Film Deposition in the Presence of a Moving Contact Line

Film deposition experiments are performed in circular glass capillaries of 500 $\mu $m diameter. Two surface wettabilities are considered, contact angle $\theta $ = 30$^{\circ}$ for water on glass and $\theta $ = 105$^{\circ}$ when a hydrophobic coating is applied. It was observed that the liquid film deposited as the meniscus translates with a velocity U presents a ridge which also moves in the direction of the flow. The ridge is bound by a contact line moving at a velocity U$_{CL}$ as well as a front of velocity U$_{F}$, and it translates over the deposited stagnant film. The behavior of the ridge presents striking dissimilarities when the wettability is changed. Both U$_{CL}$ and U$_{F}$ are approximately twice as large for the non-wetting case at the same capillary number Ca. Classical film deposition theory does not account for the existence of a contact line and it assumes perfect wetting.
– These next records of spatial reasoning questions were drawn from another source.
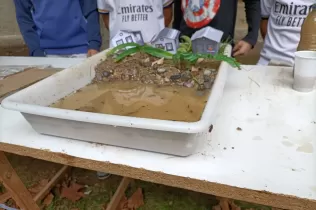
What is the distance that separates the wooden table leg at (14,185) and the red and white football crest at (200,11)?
0.96 m

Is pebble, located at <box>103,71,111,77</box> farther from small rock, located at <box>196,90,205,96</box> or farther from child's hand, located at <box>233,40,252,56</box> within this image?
child's hand, located at <box>233,40,252,56</box>

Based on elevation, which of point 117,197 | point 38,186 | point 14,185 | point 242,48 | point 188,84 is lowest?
point 38,186

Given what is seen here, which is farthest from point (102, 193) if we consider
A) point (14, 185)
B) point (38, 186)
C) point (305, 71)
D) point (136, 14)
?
point (305, 71)

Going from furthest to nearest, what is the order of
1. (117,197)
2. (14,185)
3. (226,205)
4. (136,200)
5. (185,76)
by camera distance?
(136,200) < (117,197) < (226,205) < (14,185) < (185,76)

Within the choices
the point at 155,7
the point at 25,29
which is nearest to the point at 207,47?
the point at 155,7

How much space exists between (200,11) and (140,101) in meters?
0.78

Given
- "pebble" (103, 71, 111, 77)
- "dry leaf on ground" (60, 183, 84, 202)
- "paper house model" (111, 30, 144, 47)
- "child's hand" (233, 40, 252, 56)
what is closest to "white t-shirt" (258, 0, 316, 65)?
"child's hand" (233, 40, 252, 56)

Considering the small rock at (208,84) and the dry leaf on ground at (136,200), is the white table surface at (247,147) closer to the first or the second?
the small rock at (208,84)

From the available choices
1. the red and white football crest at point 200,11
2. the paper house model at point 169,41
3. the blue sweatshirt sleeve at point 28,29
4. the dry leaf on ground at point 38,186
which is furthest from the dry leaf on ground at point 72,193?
the red and white football crest at point 200,11

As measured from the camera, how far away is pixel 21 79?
994 millimetres

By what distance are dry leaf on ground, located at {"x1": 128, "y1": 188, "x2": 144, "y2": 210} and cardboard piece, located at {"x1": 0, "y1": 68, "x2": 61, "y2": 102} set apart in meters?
0.69

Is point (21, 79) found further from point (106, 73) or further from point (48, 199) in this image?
point (48, 199)

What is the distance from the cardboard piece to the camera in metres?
0.92

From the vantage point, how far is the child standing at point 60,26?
4.88ft
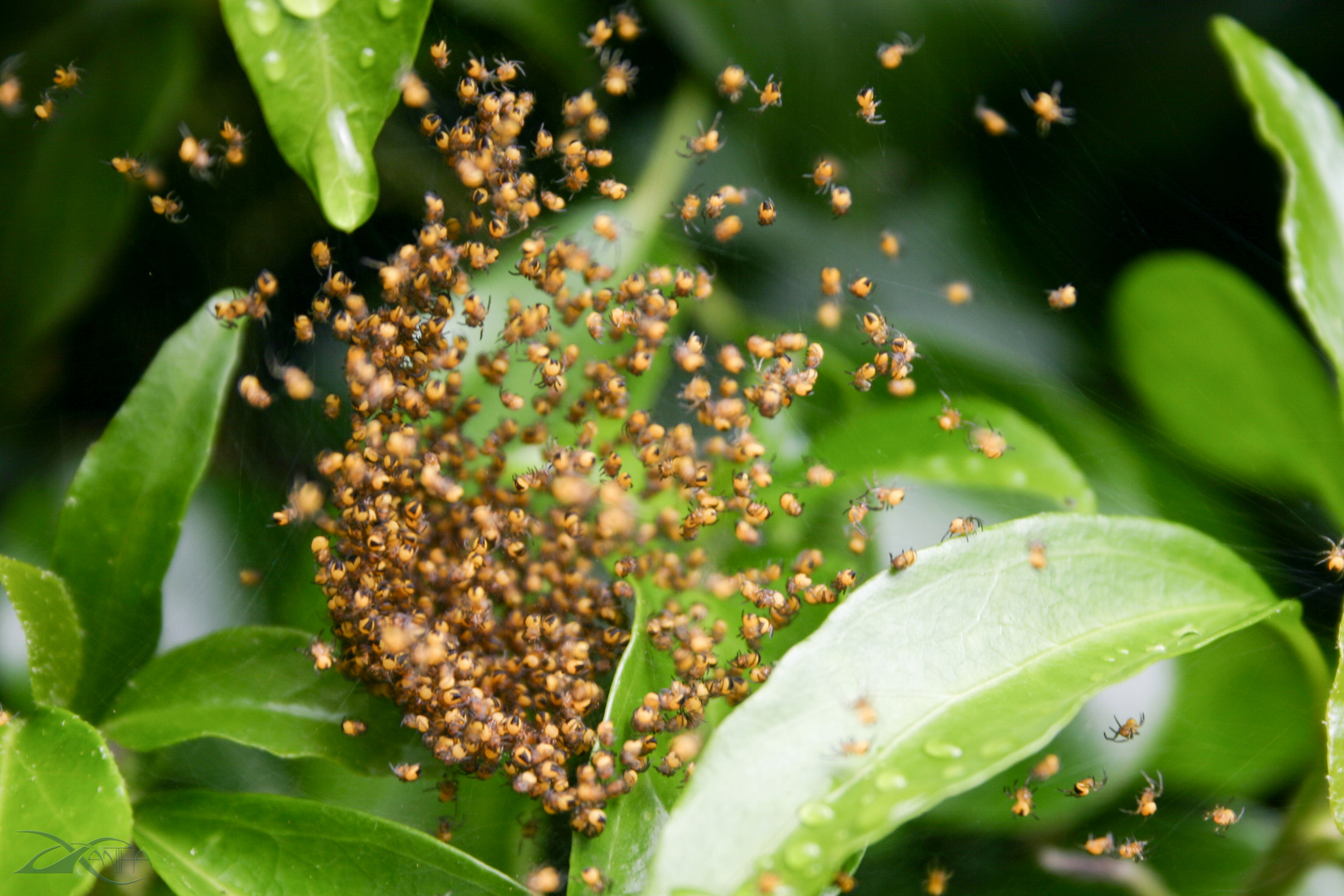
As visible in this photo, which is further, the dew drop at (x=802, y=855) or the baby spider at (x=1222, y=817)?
the baby spider at (x=1222, y=817)

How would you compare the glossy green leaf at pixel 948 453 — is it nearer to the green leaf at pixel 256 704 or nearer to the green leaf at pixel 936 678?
the green leaf at pixel 936 678

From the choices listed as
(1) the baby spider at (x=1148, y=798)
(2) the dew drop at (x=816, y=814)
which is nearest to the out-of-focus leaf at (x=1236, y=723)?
(1) the baby spider at (x=1148, y=798)

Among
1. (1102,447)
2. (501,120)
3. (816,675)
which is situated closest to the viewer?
(816,675)

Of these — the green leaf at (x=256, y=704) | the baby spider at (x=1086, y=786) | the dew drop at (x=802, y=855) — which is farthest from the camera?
the baby spider at (x=1086, y=786)

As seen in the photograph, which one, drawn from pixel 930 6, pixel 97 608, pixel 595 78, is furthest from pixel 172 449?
pixel 930 6

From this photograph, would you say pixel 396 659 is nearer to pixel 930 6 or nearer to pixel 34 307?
pixel 34 307

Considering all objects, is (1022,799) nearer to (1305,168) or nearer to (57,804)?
(1305,168)

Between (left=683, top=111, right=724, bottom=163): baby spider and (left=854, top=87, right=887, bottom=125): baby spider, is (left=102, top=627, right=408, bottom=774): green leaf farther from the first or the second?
(left=854, top=87, right=887, bottom=125): baby spider
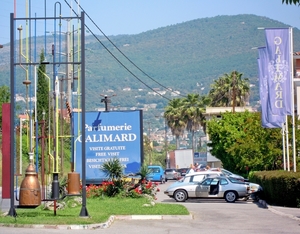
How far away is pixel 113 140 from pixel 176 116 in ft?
237

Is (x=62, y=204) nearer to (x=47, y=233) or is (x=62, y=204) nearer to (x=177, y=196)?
(x=47, y=233)

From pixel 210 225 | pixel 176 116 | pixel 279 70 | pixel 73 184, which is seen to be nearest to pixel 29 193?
pixel 73 184

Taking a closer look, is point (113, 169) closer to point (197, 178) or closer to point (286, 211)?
point (286, 211)

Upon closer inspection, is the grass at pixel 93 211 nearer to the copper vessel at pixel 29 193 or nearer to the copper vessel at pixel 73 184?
the copper vessel at pixel 29 193

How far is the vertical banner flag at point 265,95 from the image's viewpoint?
30.6 meters

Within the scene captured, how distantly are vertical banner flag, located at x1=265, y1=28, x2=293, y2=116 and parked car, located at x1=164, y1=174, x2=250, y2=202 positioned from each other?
472 cm

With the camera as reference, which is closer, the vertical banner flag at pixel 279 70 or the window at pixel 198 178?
the vertical banner flag at pixel 279 70

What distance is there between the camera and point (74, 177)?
59.4ft

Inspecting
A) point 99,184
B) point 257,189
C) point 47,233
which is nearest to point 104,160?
point 99,184

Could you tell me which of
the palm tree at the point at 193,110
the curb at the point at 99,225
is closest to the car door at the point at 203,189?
the curb at the point at 99,225

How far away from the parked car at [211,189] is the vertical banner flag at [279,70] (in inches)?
186

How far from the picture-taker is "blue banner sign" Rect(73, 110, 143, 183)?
28.8 meters

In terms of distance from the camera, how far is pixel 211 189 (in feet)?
110

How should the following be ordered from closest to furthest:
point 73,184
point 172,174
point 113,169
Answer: point 73,184
point 113,169
point 172,174
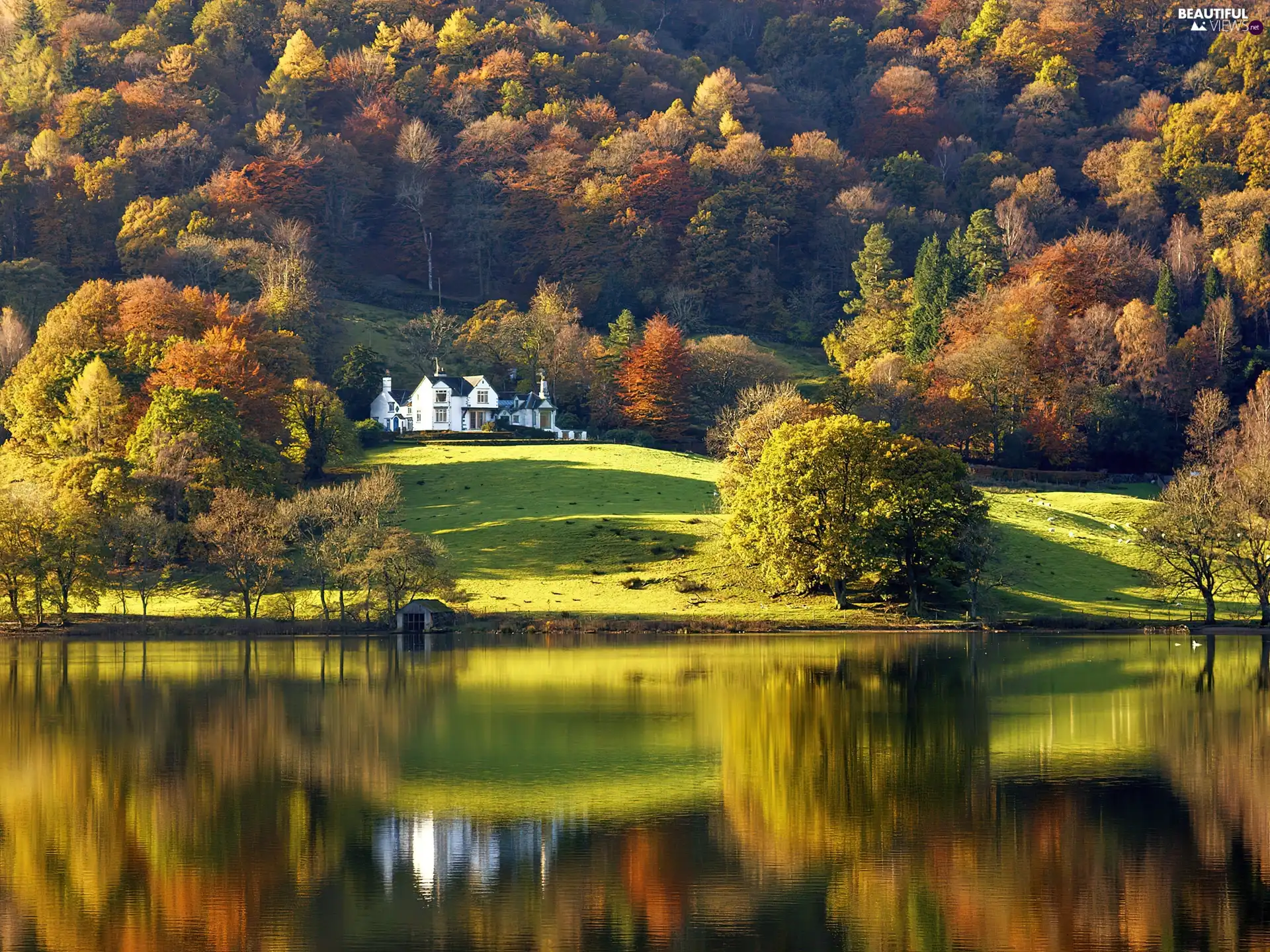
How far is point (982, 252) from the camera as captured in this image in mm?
148375

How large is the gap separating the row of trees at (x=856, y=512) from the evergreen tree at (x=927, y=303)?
2025 inches

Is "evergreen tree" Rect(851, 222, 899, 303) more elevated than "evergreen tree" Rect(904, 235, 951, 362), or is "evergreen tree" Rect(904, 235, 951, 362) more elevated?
"evergreen tree" Rect(851, 222, 899, 303)

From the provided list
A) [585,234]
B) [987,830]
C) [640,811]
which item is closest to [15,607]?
[640,811]

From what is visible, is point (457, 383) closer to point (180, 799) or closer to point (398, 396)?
point (398, 396)

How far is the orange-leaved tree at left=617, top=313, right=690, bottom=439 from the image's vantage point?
128m

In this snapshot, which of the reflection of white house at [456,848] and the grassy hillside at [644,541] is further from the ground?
the grassy hillside at [644,541]

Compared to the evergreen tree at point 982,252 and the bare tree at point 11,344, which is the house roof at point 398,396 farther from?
the evergreen tree at point 982,252

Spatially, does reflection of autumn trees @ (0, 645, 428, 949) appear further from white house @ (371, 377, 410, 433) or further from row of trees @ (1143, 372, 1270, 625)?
white house @ (371, 377, 410, 433)

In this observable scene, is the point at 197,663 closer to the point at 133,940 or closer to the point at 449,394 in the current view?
the point at 133,940

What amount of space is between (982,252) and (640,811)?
122092 mm

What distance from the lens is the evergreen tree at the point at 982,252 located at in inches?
5699

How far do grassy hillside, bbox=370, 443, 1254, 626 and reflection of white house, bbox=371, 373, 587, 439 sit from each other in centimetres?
1614

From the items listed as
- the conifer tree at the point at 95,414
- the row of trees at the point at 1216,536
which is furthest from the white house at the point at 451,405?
the row of trees at the point at 1216,536

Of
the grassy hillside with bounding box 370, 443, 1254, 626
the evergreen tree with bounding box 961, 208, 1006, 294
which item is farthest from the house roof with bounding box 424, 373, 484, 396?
the evergreen tree with bounding box 961, 208, 1006, 294
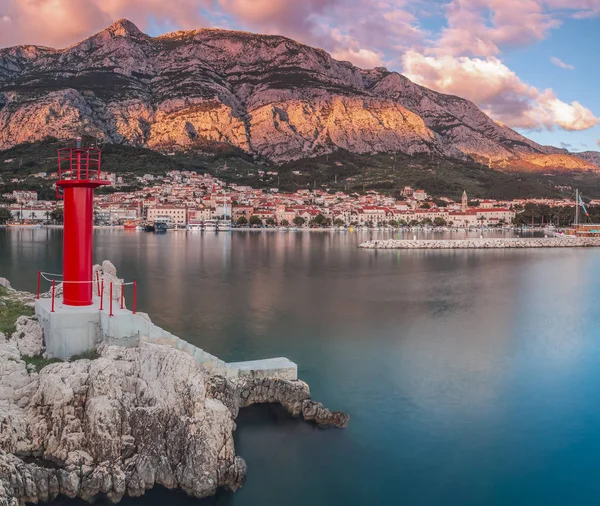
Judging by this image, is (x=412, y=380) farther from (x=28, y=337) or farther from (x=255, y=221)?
(x=255, y=221)

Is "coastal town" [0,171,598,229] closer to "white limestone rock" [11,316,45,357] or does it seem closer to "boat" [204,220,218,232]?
"boat" [204,220,218,232]

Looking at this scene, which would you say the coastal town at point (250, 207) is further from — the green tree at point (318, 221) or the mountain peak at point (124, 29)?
the mountain peak at point (124, 29)

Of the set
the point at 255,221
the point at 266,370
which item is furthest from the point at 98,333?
the point at 255,221

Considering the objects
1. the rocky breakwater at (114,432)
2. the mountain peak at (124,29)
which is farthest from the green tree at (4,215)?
the mountain peak at (124,29)

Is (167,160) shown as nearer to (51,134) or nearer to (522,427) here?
(51,134)

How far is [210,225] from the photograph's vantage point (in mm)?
81125

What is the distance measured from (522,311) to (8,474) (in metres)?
16.7

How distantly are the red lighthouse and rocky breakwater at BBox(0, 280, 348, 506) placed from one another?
1.89 meters

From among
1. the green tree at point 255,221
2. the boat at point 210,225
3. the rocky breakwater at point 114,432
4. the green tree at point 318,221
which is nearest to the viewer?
the rocky breakwater at point 114,432

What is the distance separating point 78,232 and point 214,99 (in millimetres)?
137112

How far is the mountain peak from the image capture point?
160m

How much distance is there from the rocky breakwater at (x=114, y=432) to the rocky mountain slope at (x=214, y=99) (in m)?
128

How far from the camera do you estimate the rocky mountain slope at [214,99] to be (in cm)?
13112

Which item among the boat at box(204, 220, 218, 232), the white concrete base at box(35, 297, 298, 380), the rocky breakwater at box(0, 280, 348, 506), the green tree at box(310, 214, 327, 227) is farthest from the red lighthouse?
the green tree at box(310, 214, 327, 227)
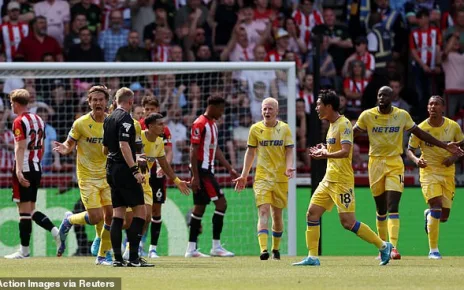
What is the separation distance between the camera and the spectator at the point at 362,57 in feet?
76.8

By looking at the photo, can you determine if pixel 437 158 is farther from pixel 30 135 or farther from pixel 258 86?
pixel 30 135

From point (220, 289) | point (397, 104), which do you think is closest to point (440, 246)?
point (397, 104)

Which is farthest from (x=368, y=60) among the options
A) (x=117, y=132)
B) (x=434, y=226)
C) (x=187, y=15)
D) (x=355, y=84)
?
(x=117, y=132)

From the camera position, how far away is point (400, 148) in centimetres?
1669

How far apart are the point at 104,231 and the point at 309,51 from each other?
9.85 m

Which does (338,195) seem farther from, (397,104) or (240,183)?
(397,104)

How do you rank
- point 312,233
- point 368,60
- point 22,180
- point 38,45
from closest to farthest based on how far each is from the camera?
point 312,233 < point 22,180 < point 38,45 < point 368,60

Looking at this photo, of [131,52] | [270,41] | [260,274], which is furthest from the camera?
[270,41]

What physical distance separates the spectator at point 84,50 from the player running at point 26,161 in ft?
19.0

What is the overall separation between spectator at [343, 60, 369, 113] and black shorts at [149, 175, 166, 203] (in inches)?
238

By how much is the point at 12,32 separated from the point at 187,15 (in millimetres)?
3584

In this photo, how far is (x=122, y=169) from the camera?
1391 cm

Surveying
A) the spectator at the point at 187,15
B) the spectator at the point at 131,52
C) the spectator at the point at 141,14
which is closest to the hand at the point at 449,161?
the spectator at the point at 131,52

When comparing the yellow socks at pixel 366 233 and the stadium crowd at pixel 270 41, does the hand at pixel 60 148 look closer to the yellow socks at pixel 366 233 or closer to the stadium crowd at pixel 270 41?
the yellow socks at pixel 366 233
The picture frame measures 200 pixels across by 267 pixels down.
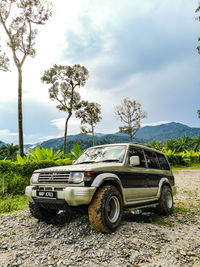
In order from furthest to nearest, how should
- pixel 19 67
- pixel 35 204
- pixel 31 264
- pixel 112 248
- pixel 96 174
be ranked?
pixel 19 67 → pixel 35 204 → pixel 96 174 → pixel 112 248 → pixel 31 264

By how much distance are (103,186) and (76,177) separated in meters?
0.57

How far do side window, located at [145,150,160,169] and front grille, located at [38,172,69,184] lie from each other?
107 inches

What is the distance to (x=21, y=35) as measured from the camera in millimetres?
17609

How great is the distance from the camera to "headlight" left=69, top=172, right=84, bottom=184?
4.17m

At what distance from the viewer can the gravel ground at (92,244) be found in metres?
3.58

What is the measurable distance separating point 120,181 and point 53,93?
97.9 feet

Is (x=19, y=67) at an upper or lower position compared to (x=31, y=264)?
upper

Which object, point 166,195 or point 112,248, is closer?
point 112,248

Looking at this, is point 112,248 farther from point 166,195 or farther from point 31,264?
point 166,195

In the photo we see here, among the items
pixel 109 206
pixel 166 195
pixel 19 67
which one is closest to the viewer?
pixel 109 206

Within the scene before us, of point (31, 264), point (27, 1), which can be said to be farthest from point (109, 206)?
point (27, 1)

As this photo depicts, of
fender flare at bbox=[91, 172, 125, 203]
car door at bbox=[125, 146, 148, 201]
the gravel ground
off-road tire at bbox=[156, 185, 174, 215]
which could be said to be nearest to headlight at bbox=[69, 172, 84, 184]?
fender flare at bbox=[91, 172, 125, 203]

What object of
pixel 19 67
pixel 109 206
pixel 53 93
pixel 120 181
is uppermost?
pixel 53 93

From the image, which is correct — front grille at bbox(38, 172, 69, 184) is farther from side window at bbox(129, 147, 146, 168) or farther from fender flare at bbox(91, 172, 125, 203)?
side window at bbox(129, 147, 146, 168)
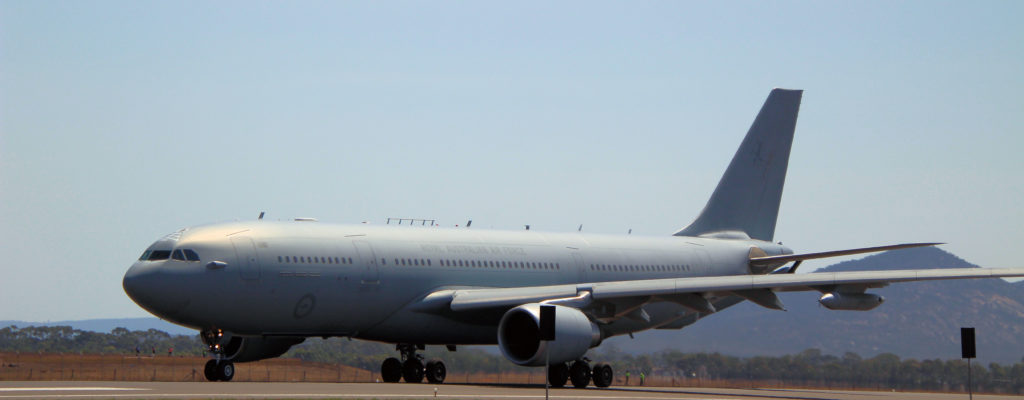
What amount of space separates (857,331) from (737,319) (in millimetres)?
9344

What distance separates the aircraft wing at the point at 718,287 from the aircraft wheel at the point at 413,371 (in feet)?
8.45

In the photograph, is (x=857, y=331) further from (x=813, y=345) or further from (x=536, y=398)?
(x=536, y=398)

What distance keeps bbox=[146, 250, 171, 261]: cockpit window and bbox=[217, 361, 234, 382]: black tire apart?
2707 millimetres

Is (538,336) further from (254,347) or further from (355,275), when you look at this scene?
(254,347)

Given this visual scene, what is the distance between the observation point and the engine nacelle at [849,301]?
2920 cm

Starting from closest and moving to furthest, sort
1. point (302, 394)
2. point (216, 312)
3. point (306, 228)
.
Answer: point (302, 394) → point (216, 312) → point (306, 228)

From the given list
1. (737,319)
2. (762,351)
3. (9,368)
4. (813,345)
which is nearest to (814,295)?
(737,319)

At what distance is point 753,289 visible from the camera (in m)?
30.2

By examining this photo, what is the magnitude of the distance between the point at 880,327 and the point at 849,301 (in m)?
67.3

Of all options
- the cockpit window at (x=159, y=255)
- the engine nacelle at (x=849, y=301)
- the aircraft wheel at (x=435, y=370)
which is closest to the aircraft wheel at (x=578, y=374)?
the aircraft wheel at (x=435, y=370)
In contrast, the contact line dynamics fundamentally alter the deposition physics by causing the film to be non-stagnant. As a consequence the non-wetting film is significantly thicker that the Bretherton prediction. Taylor bubbles also form due to the growth of the ridge and are differentiated by wettability, being much shorter and presenting a thicker film in the non-wetting case. The dynamics of the contact line is studied experimentally and a criterion is proposed to explain the occurrence of a shock in the non-wetting film.